**TRAVAIL DEMANDÉ:**
D'après l'article sur les centres éducatifs fermés, depuis quelle année les CEF sont-ils promus comme des alternatives à l'incarcération ?

**EXTRAIT DU DOCUMENT:**
◇ ◇ ◇ ◇
Centres éducatifs fermés, une prison pas si alternative

Depuis 2002, les CEF sont promus comme des alternatives à l’incarcération et ce type de placement devient majoritaire. Politis a accompagné le député Ugo Bernalicis au centre de Liévin.

Nadia Sweeny  • 19 mai 2021 abonné·es
Centres éducatifs fermés, une prison pas si alternative
Le député LFI Ugo Bernalicis en visite au centre éducatif fermé de Liévin, le 26 avril.
© Nadia Sweeny

L’établissement passe inaperçu. Avec son grillage et son portail électrique, le bâtiment blanc, d’un étage, ne détonne pas tant dans ce quartier pavillonnaire cossu, niché aux abords de la commune de Liévin, dans le Nord. Même le député local de La France insoumise, Ugo Bernalicis, venu ce 26 avril y faire une visite parlementaire, s’y est laissé prendre. Les voisins, eux, ont repéré le bâtiment à cause des nombreuses allées et venues. Mais pour y déchiffrer l’inscription « Centre éducatif fermé » (CEF) affublé du logo du ministère de la Justice, il faut s’approcher tout près de l’entrée fermée à double tour.
◇ ◇ ◇ ◇
(Liste des données)

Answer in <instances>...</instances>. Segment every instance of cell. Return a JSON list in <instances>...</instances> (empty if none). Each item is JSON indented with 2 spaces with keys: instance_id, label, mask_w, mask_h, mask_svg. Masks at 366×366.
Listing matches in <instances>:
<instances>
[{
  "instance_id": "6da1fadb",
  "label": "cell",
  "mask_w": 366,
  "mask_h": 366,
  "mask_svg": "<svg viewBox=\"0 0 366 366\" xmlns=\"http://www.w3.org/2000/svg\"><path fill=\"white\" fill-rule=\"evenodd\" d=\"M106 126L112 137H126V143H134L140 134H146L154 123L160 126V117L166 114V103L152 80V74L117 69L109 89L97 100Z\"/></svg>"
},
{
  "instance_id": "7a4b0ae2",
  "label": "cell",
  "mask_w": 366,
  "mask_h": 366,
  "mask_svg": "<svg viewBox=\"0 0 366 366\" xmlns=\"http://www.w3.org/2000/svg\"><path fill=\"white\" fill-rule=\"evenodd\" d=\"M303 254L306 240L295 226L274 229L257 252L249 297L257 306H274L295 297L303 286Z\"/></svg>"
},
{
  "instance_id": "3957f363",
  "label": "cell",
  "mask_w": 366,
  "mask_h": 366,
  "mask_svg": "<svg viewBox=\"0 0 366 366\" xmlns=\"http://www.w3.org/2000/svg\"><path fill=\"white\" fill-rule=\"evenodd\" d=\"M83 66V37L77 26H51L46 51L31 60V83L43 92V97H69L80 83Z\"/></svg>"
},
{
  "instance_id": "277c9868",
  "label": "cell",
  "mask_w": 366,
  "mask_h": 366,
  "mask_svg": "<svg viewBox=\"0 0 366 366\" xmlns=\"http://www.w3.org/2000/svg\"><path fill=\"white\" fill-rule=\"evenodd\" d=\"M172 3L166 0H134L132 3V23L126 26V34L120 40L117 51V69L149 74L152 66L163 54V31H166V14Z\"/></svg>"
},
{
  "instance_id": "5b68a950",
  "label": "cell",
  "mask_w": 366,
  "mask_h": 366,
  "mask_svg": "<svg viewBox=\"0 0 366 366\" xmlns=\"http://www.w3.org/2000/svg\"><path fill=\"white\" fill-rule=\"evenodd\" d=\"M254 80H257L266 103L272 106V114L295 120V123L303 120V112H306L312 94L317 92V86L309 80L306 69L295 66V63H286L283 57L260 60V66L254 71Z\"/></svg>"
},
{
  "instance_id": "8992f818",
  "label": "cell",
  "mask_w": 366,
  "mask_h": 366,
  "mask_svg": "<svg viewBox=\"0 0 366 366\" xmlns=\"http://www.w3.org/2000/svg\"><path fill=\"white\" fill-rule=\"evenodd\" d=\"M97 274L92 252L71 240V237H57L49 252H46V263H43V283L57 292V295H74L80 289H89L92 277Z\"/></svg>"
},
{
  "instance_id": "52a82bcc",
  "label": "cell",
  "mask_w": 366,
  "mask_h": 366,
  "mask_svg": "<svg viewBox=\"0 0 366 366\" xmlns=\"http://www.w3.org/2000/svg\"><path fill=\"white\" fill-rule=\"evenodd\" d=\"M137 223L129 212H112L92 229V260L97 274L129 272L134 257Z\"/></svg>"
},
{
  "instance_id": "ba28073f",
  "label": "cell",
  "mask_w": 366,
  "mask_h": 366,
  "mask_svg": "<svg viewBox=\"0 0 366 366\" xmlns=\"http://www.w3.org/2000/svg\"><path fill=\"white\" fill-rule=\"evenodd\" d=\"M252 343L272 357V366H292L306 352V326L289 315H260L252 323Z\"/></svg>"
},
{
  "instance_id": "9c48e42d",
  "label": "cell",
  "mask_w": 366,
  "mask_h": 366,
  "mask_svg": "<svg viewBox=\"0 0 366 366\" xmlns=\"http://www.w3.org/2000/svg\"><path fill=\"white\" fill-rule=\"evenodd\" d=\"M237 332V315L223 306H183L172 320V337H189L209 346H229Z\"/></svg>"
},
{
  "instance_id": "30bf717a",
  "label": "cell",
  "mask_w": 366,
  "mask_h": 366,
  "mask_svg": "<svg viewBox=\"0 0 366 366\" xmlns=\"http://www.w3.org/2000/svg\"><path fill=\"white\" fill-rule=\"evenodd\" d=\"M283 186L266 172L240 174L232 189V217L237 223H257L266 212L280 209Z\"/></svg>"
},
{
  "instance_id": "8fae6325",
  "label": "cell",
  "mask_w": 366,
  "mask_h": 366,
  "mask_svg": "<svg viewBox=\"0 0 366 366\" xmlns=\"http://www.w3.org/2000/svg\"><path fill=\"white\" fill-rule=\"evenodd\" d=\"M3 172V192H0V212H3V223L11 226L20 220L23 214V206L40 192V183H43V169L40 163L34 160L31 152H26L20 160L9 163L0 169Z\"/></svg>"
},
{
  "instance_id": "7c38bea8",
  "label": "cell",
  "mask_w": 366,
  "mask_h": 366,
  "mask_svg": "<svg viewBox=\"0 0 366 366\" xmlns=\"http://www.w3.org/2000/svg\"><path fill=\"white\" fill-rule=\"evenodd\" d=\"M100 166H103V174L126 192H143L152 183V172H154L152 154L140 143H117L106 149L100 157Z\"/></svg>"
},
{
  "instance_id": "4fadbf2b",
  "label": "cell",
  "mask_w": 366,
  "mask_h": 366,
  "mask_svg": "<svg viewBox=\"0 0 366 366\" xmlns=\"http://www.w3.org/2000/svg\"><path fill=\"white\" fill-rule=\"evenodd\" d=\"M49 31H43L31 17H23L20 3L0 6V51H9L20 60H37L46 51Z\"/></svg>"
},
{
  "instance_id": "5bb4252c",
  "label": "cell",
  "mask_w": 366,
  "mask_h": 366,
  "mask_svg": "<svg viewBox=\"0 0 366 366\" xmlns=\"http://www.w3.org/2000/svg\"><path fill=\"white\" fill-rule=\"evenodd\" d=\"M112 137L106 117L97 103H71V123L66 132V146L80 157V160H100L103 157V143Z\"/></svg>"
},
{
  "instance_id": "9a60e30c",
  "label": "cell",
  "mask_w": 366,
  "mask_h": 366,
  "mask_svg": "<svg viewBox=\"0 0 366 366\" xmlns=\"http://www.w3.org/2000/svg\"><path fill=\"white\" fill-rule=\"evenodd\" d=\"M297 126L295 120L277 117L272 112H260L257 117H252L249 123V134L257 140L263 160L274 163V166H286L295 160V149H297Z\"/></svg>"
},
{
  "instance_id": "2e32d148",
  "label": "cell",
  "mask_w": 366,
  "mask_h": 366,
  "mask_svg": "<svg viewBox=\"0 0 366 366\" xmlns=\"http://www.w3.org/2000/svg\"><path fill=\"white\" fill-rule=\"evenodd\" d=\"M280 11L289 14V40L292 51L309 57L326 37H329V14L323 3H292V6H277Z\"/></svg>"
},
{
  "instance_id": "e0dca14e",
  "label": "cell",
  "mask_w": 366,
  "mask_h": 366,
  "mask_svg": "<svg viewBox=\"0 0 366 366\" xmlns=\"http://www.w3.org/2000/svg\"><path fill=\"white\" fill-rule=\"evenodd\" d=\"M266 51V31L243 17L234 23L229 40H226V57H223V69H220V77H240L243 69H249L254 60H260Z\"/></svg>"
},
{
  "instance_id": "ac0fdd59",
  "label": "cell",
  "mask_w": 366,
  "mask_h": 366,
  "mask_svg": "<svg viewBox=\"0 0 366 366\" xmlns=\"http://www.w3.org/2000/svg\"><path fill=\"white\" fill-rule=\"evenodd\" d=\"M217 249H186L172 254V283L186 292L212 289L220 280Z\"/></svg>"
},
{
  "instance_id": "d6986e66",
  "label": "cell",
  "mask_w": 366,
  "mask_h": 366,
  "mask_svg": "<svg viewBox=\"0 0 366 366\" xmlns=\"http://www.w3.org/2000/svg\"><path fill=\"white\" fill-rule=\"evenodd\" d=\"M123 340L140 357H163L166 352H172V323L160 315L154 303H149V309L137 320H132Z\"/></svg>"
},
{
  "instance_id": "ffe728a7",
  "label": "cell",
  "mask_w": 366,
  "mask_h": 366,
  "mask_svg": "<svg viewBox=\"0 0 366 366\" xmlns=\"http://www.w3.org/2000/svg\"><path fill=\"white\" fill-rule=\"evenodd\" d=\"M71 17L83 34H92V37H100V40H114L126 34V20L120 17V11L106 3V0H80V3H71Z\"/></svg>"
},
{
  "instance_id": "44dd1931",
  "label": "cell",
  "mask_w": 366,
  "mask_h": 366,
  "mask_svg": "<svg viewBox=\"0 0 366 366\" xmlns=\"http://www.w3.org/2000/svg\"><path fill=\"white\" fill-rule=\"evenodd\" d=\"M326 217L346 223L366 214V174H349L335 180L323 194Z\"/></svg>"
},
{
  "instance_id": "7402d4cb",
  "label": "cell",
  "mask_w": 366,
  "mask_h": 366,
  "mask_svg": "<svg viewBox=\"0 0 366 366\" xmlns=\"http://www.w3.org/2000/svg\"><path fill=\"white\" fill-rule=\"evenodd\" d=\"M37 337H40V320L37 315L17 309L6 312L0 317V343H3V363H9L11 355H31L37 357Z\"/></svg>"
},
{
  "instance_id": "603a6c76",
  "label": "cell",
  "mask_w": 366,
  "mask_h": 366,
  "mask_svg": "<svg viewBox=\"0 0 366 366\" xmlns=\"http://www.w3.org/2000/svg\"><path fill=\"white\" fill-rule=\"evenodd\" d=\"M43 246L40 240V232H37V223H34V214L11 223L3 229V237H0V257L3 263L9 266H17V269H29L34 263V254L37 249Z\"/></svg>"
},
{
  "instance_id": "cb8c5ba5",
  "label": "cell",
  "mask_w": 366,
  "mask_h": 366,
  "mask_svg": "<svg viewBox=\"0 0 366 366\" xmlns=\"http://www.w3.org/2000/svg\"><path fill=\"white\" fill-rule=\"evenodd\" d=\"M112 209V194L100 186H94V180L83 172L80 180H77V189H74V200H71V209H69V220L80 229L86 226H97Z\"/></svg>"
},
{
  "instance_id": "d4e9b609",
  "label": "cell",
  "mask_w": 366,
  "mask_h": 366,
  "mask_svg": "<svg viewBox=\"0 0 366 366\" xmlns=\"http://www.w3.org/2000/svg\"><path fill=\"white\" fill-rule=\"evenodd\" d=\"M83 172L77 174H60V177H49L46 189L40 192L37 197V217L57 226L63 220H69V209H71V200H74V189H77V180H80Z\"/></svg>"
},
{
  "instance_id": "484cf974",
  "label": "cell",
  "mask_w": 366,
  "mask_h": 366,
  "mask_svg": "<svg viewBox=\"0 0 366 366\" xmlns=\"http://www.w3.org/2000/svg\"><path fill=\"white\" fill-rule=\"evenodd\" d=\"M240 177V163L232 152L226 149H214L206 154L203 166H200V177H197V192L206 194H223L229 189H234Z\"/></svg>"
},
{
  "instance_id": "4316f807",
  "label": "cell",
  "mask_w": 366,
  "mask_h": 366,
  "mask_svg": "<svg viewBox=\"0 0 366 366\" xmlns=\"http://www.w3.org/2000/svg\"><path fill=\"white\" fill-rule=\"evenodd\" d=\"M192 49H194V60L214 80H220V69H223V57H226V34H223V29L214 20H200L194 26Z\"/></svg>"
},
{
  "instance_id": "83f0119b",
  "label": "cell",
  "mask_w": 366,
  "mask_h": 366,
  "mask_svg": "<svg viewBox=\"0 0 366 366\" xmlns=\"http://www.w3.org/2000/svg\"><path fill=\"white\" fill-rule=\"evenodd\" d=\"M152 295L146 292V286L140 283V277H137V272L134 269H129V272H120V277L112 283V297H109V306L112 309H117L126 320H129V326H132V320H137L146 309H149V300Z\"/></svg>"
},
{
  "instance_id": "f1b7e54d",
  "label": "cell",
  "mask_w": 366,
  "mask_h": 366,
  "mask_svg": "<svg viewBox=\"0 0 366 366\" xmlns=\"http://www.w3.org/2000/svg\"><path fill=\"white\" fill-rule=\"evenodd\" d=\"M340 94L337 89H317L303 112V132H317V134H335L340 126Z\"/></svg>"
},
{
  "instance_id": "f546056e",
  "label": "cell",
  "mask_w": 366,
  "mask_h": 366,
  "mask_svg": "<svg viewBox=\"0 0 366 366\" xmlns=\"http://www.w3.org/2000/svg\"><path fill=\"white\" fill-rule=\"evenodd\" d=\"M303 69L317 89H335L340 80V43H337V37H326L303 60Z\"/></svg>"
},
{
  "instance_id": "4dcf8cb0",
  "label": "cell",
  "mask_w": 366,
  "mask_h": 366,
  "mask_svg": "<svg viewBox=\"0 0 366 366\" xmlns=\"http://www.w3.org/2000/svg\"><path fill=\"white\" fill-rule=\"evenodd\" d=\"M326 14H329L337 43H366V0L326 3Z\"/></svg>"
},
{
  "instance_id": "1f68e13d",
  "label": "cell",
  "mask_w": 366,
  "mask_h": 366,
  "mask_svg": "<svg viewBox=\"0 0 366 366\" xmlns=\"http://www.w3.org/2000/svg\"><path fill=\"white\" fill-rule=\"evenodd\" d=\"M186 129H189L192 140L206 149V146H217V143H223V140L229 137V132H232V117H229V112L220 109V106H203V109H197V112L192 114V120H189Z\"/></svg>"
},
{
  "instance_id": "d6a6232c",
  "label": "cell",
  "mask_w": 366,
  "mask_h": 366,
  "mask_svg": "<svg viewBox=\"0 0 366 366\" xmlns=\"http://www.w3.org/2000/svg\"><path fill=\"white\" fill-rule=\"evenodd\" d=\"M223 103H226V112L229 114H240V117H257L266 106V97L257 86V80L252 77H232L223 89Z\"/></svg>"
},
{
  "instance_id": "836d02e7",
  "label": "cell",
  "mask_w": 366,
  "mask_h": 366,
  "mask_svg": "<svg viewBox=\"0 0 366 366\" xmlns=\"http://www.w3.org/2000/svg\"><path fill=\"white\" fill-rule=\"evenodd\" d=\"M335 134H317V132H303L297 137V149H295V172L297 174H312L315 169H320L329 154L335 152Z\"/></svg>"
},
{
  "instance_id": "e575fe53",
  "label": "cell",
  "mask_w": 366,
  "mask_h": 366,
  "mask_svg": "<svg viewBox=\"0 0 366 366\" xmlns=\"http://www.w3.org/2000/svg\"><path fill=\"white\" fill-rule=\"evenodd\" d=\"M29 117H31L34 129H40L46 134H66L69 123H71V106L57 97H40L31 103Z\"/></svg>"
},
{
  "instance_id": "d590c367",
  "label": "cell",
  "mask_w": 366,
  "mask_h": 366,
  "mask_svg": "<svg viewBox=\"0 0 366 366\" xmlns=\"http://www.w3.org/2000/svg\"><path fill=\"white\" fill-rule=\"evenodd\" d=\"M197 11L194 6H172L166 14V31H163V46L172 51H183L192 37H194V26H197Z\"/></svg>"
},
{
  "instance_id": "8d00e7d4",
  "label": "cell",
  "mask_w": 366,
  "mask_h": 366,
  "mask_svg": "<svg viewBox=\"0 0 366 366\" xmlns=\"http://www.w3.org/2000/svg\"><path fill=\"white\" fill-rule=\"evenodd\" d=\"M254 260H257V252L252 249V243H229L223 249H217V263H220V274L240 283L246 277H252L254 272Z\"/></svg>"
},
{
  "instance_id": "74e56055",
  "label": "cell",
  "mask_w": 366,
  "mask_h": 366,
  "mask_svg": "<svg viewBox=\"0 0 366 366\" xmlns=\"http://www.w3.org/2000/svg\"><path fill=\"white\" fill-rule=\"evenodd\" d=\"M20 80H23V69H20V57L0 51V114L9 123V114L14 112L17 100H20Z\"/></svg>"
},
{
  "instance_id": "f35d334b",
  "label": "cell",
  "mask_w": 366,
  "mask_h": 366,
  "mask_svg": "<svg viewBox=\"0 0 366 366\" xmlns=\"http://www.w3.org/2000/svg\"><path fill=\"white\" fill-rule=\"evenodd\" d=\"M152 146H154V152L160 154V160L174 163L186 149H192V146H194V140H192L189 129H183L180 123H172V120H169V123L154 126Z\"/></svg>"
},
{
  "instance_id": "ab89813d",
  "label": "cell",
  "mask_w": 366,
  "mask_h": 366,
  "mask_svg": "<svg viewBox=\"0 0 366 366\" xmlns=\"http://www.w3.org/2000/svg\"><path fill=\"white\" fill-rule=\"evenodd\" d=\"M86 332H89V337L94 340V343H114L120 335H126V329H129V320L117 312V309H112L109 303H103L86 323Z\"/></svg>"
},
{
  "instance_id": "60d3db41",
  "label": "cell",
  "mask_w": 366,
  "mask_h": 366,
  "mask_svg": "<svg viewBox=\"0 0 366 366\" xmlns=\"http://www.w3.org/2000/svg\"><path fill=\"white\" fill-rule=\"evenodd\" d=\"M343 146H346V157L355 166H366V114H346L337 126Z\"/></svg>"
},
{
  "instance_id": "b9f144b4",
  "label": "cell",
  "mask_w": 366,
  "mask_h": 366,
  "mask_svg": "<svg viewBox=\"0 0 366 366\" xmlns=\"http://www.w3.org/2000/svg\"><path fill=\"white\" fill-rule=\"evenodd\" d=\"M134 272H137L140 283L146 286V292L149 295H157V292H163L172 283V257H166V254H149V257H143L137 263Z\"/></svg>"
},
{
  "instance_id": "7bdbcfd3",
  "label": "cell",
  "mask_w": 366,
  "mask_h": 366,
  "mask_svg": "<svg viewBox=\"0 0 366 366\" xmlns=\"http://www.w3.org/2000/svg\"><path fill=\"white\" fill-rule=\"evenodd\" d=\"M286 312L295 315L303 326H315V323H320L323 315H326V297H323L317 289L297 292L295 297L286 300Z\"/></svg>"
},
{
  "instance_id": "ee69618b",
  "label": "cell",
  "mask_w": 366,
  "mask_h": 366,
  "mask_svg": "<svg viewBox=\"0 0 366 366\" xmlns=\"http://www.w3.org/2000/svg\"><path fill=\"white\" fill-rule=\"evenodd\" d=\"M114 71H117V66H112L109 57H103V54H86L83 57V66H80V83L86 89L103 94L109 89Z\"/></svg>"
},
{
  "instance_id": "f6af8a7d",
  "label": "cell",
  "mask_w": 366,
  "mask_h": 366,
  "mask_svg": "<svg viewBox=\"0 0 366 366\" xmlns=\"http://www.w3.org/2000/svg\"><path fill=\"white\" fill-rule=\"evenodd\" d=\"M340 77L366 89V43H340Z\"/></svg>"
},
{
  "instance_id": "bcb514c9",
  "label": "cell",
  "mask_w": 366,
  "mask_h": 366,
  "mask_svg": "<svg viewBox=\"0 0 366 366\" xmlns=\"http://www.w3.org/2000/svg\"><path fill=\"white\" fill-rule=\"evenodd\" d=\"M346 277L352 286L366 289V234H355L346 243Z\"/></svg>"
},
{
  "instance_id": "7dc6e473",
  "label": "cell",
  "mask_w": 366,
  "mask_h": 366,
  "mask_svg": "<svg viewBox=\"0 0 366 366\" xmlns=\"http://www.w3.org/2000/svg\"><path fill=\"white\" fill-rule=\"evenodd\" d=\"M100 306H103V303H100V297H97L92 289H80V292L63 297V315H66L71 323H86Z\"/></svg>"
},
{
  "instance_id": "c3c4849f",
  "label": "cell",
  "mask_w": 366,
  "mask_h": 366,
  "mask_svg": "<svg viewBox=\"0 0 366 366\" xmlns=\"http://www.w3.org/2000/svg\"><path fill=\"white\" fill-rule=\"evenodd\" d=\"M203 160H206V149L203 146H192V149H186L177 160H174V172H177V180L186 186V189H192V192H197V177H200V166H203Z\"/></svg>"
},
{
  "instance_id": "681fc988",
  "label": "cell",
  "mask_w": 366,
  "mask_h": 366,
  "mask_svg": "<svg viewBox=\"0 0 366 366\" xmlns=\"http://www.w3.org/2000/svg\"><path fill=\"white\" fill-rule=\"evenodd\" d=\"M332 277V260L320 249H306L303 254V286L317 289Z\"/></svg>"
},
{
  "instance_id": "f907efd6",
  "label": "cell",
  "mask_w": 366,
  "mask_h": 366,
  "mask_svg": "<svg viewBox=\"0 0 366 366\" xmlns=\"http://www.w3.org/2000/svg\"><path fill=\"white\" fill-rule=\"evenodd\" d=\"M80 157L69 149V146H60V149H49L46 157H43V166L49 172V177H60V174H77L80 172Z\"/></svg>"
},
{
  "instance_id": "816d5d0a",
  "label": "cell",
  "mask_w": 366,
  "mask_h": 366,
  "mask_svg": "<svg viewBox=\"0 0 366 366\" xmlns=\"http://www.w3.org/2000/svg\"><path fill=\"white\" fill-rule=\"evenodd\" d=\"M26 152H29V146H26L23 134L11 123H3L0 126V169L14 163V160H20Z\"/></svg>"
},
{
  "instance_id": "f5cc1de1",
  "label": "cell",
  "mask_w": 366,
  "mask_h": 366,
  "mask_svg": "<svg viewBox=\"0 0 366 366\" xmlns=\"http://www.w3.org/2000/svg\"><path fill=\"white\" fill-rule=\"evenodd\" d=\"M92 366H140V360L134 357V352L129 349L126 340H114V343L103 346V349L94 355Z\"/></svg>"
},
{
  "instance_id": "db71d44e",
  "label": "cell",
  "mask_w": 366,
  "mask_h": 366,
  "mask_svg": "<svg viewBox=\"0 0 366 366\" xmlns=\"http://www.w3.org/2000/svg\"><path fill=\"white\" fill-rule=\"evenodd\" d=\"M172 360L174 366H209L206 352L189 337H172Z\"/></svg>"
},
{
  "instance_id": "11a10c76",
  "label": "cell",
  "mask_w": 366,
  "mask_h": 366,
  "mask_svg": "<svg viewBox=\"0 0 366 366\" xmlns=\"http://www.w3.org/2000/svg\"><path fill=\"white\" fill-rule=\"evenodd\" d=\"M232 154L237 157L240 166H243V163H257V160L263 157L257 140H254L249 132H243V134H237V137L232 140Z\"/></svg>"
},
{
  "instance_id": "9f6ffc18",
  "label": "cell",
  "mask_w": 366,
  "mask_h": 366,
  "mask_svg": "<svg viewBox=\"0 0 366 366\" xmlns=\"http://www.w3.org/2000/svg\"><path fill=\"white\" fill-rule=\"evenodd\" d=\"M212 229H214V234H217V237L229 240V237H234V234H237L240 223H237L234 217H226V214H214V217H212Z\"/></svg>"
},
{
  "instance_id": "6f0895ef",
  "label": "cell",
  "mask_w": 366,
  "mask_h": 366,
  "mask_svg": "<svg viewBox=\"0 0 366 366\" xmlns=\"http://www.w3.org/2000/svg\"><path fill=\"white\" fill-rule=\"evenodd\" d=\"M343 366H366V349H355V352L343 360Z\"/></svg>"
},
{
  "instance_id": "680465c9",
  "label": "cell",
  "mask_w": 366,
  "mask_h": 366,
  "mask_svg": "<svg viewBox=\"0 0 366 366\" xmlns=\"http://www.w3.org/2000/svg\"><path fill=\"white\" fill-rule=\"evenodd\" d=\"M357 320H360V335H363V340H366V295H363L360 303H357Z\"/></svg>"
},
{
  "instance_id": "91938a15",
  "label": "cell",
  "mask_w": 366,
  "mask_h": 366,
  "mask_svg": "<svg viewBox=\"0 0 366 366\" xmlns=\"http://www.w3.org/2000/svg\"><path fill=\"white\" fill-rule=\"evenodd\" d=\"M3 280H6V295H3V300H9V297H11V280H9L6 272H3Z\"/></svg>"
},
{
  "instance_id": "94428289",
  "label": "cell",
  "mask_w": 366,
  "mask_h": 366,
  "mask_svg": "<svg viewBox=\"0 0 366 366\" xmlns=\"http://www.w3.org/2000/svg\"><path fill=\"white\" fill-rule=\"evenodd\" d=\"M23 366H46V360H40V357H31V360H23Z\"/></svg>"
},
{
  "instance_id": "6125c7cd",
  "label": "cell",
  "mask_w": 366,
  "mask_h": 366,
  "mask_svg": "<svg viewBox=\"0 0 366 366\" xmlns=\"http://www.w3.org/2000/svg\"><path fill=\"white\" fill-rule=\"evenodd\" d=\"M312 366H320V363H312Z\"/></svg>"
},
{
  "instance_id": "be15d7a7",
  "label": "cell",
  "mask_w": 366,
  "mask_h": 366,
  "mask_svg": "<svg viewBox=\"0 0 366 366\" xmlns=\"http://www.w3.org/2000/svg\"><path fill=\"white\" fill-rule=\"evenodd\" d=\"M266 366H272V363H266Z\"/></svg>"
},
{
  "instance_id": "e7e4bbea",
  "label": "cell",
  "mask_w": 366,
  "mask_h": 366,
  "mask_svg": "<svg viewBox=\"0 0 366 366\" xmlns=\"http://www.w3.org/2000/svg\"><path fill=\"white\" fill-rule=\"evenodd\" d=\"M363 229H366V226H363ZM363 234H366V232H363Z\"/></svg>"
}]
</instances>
◇ ◇ ◇ ◇
**RÉPONSE CI-DESSOUS:**
Depuis 2002.